Document text =>

Causation A causation exists between two factors if a one factor causes, determines or results in the other factor’s data to rise or decline.
Correlation as a result of causation As with drinking and auto accidents, we can often infer that a correlation is tied to causation. Another equally clear case can be made by considering tobacco use and lung cancer. The numbers correlate, one can equate the amount one smokes with the likelihood of succumbing to lung cancer. Those who smoke more have a higher percentage of their population inflicted with lung cancer. And, for years, the Surgeon General has been telling us that smoking causes lung cancer. The more you smoke, the higher the risk of developing lung cancer.

Dataset entries =>
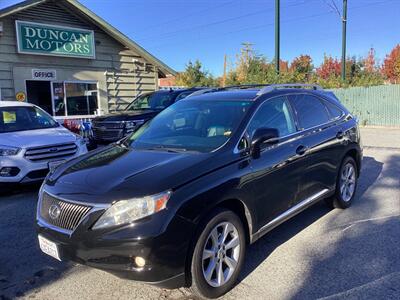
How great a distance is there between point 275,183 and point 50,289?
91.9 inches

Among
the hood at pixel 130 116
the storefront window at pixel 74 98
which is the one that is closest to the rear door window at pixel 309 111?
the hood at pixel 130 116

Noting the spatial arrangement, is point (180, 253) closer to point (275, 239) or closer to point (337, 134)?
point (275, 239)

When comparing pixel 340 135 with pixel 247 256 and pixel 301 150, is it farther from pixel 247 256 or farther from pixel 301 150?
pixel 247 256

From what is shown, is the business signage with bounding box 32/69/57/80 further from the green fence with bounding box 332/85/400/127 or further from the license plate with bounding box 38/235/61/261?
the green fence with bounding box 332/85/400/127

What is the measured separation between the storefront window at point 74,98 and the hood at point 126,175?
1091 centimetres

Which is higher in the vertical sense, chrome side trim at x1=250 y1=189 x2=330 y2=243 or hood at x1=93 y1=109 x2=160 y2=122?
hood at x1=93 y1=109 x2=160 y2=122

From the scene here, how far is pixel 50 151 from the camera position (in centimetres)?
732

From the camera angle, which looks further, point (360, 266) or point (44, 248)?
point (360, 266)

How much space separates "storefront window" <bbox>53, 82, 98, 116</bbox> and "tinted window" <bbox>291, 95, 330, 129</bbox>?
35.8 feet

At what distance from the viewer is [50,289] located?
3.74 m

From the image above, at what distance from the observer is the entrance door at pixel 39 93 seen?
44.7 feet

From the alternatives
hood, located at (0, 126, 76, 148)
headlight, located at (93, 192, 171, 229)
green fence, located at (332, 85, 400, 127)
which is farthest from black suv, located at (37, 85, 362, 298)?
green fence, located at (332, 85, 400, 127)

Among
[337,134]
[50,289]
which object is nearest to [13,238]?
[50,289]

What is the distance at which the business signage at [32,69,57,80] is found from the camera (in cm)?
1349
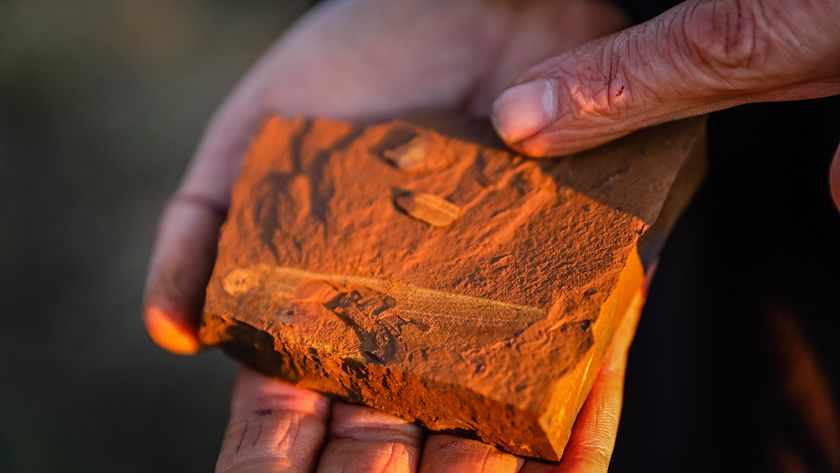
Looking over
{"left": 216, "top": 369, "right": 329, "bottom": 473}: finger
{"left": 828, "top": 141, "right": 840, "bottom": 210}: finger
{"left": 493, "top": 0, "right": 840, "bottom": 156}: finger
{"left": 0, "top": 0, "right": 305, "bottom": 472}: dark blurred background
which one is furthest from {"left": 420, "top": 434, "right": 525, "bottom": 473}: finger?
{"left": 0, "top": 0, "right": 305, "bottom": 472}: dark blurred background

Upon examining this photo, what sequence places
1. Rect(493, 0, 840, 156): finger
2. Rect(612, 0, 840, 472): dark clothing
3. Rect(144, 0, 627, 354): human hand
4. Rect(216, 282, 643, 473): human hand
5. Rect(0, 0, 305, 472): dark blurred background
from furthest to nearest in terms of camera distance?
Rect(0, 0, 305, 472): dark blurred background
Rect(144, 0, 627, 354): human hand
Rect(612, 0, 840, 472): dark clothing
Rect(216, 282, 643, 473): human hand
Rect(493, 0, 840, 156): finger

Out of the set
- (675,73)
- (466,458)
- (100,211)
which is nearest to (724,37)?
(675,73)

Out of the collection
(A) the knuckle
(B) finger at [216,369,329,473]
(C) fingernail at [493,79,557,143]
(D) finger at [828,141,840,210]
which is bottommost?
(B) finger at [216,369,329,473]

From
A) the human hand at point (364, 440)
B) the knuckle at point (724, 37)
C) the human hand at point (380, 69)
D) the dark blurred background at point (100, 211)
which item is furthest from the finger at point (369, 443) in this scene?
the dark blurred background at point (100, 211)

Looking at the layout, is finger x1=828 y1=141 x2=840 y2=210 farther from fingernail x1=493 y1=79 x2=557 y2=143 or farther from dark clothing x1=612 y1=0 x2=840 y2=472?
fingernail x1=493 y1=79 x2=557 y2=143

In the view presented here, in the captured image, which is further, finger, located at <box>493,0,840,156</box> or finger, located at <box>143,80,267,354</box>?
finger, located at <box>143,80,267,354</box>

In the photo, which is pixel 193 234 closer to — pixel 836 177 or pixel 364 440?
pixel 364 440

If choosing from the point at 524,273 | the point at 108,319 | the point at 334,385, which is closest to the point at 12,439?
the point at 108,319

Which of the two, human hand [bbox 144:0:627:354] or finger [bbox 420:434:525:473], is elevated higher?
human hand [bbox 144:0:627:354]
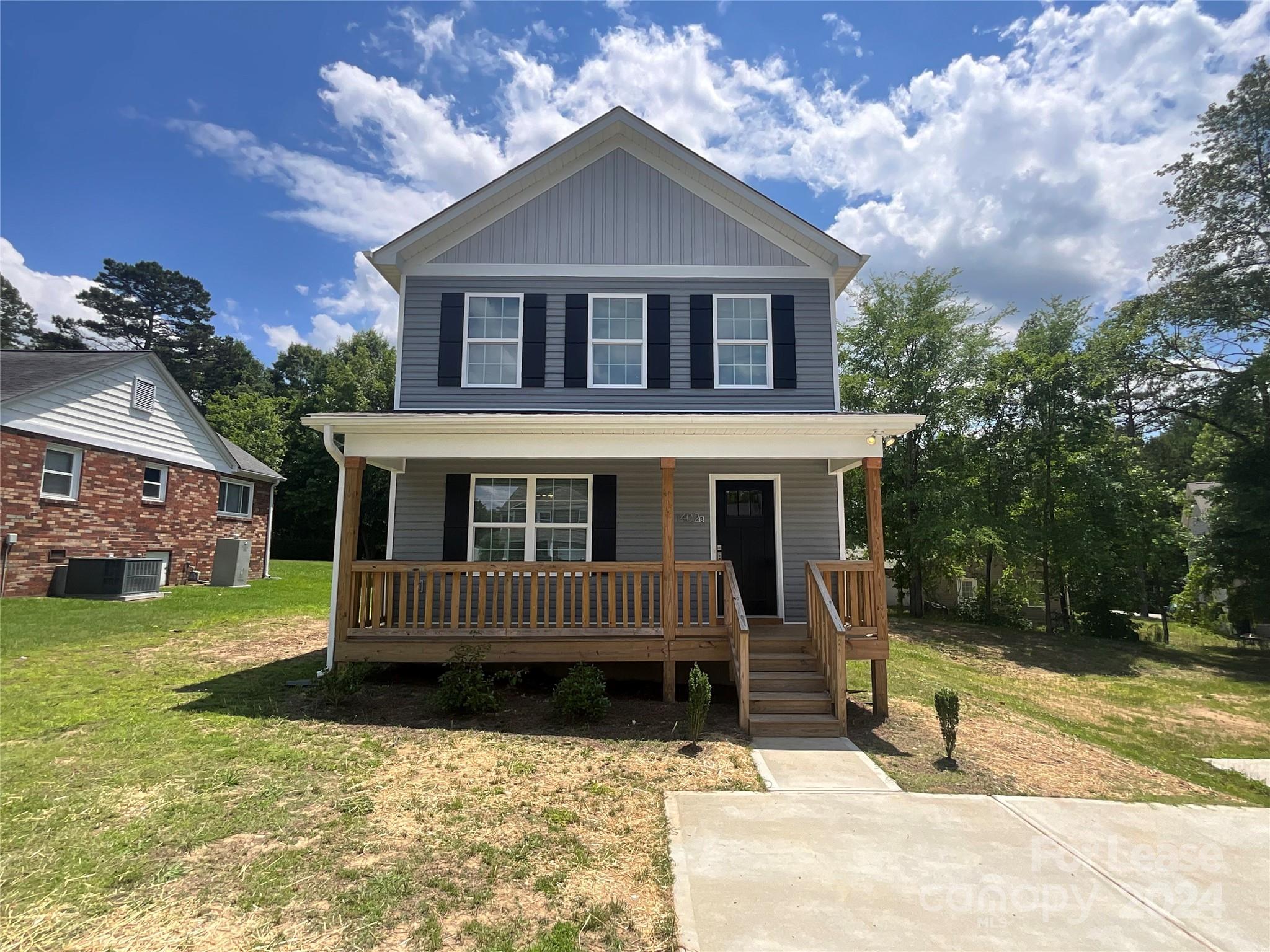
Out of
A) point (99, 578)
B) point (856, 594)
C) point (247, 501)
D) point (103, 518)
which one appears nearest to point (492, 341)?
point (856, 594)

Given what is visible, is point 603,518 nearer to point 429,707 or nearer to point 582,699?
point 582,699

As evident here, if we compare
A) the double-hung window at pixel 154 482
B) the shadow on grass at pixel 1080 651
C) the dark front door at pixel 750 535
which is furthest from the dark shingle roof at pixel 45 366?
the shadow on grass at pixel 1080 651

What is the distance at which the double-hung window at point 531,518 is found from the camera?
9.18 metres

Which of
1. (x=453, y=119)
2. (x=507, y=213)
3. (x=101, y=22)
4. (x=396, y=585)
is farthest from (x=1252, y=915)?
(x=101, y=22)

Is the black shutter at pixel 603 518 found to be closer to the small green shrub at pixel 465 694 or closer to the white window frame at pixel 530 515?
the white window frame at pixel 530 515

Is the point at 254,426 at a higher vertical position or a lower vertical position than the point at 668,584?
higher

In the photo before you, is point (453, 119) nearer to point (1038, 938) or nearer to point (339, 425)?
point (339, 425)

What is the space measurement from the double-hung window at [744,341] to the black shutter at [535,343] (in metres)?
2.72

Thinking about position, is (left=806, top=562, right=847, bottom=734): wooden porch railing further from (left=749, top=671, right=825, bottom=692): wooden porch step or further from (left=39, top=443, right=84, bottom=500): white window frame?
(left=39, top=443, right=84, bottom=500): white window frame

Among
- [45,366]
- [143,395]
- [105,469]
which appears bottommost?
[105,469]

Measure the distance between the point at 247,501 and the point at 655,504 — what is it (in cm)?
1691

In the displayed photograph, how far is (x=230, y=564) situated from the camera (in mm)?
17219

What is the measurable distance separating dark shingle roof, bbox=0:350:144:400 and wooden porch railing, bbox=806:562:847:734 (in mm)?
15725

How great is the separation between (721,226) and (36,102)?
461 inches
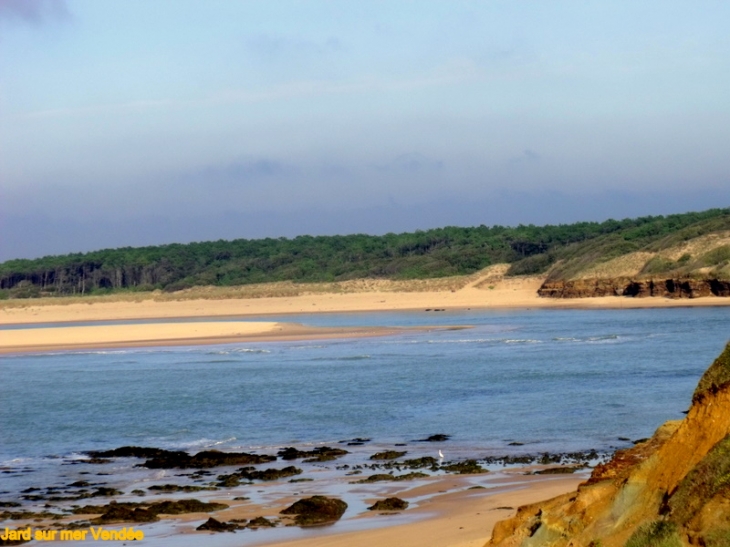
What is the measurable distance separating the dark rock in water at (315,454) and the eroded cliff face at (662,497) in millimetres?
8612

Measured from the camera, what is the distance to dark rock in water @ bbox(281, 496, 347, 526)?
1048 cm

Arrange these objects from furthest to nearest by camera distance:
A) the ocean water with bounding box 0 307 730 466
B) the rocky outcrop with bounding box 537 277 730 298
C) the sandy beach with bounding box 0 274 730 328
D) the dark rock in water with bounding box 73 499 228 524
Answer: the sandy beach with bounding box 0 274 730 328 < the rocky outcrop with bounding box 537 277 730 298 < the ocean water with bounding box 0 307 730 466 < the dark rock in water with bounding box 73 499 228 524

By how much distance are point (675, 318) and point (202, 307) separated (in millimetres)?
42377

Questions to answer =>
A) Answer these questions about the text on correlation and causation:
(i) When does a causation exist between two factors?
(ii) Which two pairs of things does the text give as cases where a correlation is tied to causation?
(iii) Who, according to the text, has for years been saying that smoking causes lung cancer?
B) Edit the text on correlation and causation by writing it out again from "Correlation as a" up to and including "developing lung cancer.", with "auto accidents" replaced by "car crashes".
The dataset entries are not needed for the work here.

Solutions by task =>
A)
(i) When one factor causes, determines or results in the other factor's data to rise or decline.
(ii) Drinking and auto accidents, and tobacco use and lung cancer.
(iii) The Surgeon General.

B)
Correlation as a result of causation As with drinking and car crashes, we can often infer that a correlation is tied to causation. Another equally clear case can be made by considering tobacco use and lung cancer. The numbers correlate, one can equate the amount one smokes with the likelihood of succumbing to lung cancer. Those who smoke more have a higher percentage of their population inflicted with lung cancer. And, for years, the Surgeon General has been telling us that smoking causes lung cancer. The more you smoke, the higher the risk of developing lung cancer.